Daniel McGlinn
2009-Feb-19 01:52 UTC
[R] partial residuals & the output of residuals.lm(..., type="partial")
Dear list, I would like to know how the function residuals.lm calculates the partial residuals from an lm object with more than one predictor variable. In other words what is residuals.lm(...,type="partial") doing behind the scenes? According to the help file for residuals.lm (?residuals.lm), "The partial residuals are a matrix with each column formed by omitting a term from the model". Unfortunately, I cannot seem to recreate the results of the function "residuals.lm" by simply dropping a variable from a model and then calculating the raw residuals of the updated model. Can anyone see what I am overlooking? It may be helpful to others if I mention that the usage of residuals.lm(...,type='partial') by the function termplot is what motivated me to look at this function more closely.
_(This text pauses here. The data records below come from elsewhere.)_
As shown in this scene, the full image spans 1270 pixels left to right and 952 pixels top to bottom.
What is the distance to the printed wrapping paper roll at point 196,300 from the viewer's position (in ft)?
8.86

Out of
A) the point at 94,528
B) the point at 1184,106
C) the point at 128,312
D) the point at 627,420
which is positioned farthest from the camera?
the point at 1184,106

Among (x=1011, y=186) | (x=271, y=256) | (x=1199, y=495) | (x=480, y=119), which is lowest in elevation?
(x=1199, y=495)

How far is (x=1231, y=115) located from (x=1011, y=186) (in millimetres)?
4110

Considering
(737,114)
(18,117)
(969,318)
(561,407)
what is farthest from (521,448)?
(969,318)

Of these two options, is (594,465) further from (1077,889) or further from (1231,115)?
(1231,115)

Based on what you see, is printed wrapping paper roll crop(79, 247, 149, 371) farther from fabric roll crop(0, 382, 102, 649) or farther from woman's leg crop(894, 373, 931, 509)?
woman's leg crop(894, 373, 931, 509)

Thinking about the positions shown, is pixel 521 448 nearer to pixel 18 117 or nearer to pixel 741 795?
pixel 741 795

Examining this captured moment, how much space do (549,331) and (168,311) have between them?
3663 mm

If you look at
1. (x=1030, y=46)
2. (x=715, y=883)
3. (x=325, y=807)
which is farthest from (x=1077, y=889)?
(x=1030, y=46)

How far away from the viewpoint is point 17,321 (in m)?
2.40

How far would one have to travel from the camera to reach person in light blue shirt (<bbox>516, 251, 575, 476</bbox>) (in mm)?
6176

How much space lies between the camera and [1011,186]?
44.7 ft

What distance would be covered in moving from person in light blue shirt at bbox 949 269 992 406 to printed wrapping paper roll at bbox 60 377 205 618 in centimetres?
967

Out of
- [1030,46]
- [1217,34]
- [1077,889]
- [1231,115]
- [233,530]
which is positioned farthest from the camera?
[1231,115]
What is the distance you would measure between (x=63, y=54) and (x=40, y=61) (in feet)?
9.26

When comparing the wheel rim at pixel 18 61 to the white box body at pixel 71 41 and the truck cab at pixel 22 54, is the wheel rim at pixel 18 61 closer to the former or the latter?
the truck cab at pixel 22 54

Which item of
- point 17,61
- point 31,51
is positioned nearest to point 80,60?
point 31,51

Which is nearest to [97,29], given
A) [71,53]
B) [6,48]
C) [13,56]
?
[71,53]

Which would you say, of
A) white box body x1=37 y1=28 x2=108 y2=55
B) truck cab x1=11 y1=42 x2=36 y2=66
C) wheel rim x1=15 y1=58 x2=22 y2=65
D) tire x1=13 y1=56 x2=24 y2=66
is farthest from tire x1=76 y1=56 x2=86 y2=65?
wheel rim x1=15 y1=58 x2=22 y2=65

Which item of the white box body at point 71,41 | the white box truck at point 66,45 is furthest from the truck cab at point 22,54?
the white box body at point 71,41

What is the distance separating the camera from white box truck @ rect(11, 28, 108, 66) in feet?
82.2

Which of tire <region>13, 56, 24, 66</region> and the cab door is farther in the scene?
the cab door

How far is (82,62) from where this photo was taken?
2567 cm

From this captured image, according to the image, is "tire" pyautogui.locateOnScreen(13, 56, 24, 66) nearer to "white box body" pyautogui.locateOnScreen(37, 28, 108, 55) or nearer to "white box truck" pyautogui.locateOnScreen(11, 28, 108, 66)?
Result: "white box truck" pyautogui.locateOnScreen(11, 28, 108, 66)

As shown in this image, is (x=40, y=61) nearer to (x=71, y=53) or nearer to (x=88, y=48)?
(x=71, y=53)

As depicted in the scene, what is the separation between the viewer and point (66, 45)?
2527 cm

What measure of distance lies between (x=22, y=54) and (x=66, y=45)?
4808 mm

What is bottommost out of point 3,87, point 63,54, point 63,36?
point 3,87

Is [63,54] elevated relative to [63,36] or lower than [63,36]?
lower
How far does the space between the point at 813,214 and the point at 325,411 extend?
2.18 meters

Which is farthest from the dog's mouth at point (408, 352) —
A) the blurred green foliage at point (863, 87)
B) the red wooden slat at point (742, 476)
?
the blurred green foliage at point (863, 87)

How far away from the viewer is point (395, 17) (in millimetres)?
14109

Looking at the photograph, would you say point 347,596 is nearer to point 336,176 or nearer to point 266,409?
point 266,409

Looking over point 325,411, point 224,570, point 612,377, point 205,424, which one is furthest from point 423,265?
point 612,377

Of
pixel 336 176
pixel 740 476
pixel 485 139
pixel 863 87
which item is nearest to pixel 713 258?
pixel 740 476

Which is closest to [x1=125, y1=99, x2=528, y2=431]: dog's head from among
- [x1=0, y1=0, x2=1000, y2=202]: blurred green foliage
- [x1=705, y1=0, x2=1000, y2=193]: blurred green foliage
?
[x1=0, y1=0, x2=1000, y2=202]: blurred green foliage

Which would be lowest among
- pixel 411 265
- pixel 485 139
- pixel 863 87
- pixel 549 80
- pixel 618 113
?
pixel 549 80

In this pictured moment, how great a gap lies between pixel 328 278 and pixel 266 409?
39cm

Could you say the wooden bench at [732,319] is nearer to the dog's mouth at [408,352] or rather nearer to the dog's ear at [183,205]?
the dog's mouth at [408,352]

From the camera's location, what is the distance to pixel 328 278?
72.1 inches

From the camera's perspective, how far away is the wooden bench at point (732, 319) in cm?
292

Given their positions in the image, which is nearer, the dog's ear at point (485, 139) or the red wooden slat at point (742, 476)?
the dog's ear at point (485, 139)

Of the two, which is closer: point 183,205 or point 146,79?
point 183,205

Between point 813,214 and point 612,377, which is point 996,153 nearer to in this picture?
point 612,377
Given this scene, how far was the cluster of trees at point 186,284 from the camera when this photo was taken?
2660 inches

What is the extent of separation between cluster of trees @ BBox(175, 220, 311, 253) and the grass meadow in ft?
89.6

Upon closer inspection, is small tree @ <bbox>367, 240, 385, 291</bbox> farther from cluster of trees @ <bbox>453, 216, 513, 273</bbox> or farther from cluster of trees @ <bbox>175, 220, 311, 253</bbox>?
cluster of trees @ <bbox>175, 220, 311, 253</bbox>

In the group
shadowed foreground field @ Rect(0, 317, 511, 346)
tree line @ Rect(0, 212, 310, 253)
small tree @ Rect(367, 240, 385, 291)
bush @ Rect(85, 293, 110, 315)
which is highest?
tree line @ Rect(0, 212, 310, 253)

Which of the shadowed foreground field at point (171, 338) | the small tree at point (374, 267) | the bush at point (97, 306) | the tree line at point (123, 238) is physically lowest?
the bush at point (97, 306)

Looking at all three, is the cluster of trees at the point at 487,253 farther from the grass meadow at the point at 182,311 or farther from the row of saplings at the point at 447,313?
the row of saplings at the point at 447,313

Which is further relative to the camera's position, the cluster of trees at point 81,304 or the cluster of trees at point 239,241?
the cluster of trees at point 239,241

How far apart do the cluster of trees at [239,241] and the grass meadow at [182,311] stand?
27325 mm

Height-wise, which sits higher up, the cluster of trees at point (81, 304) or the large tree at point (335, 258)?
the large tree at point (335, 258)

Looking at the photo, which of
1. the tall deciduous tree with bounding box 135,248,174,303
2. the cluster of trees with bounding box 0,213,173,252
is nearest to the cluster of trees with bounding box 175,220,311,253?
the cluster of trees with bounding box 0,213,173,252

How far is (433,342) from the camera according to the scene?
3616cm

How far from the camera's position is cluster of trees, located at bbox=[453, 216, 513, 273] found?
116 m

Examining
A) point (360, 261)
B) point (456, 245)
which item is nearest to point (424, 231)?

Below is a simple example to illustrate my question: set.seed(12) x1 <- runif(100) x2 <- runif(100) y <- .13+.25*x1+.70*x2+runif(100) mod <- lm(y~x1+x2) ##let's only consider the partial residuals when x2 is dropped from the model plot(residuals(mod,type="partial")[,2],residuals(update(mod,.~.-x2),type='response')) abline(0,1) ##1:1 line ##why do the points not all fall on the 1:1 line? Thanks, Dan -- Daniel J. McGlinn Department of Botany, Oklahoma State University http://ecology.okstate.edu/Libra/
Daniel McGlinn
2009-Feb-19 02:57 UTC
[R] partial residuals & the output of residuals.lm(..., type="partial")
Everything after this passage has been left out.